Derya and Dave in the Curatorial Department give an update on their recent research:
Last Friday we trekked to Vorhees, New Jersey to interview Jaqueline Burinescu Richter, who was born in 97 Orchard Street in 1919. Ms. Richter remembered many things about her days as a girl at 97 Orchard Street, including stories about the Katz sisters and Mrs. Rosenthal, who cleaned the building.
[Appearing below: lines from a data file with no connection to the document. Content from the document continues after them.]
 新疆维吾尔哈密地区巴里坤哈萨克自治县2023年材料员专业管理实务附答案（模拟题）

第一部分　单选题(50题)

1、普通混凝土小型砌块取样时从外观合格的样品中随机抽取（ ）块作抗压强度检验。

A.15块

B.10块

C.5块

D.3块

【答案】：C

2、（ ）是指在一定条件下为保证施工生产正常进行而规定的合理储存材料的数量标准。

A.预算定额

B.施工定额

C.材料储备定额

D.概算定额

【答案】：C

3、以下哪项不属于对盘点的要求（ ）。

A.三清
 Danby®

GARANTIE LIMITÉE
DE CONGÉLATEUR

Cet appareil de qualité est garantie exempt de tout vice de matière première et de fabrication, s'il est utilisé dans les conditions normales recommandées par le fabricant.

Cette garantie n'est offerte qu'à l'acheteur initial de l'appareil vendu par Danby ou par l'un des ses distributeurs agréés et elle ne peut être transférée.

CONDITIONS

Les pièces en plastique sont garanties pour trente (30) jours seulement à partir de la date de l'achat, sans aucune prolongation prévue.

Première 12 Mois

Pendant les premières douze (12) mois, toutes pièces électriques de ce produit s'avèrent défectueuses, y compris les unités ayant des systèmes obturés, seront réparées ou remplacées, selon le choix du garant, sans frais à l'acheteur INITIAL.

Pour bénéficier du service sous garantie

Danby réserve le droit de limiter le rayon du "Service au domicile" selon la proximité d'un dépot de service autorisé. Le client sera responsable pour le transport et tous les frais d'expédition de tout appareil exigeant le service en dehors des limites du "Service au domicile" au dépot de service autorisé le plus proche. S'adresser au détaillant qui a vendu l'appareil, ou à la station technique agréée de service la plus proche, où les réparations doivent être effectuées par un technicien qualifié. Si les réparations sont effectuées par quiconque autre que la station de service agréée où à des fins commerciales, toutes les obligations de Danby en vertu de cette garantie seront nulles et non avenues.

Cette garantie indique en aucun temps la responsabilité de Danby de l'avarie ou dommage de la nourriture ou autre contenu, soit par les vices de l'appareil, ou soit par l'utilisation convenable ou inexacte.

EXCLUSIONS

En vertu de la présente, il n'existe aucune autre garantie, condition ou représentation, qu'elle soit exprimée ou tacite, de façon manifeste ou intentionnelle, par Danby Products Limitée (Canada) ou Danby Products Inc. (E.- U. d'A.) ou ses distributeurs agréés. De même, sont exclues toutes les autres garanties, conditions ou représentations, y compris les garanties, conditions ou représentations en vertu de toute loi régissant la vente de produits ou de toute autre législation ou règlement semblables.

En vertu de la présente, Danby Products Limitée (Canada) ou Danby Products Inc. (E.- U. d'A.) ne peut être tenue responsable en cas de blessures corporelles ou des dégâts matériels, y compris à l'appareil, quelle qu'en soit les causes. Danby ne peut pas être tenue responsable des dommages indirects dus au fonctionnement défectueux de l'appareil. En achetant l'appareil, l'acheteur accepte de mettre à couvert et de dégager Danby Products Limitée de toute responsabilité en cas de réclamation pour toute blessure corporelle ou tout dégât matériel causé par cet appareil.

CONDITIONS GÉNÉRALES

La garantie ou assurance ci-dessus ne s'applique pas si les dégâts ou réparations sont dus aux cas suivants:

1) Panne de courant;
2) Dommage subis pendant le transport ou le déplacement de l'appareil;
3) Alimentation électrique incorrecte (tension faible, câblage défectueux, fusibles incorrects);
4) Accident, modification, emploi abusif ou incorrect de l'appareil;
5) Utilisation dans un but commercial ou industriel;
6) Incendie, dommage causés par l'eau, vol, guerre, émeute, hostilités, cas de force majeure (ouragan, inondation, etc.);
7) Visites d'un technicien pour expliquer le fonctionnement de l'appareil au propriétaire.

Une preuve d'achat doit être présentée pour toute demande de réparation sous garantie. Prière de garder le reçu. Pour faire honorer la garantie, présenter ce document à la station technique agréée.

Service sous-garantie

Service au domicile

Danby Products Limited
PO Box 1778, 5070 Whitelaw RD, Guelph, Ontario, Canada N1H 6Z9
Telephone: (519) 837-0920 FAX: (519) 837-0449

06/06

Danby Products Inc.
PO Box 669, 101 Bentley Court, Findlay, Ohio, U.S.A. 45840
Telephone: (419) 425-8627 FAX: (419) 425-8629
Visitors might remember that Ruth Katz's name is scrawled on a fourth-floor apartment wall and that Fannie was in charge of 97 Orchard Street from 1918 to 1941. The family changed their name from Rogarshevsky to Rosenthal, and while we use the former name on the tour, Ms. Richter would have remembered her as Mrs. Rosenthal.
Ms. Richter also told a story about going to the bath houses on Allen Street as a girl and hiding behind a wall when people came to check the tickets because she wanted to stay there longer than her ticket permitted.
Ms. Richter’s father died during the 1918 flu pandemic. Here is a photo of him that was made into cufflinks!
Ms. Richter was a very friendly girl and knew everyone who lived in the building. She introduced her mother to John Fiorentino, an immigrant from Malta who lived on the fifth floor. Eventually her mother and John were married in 1929.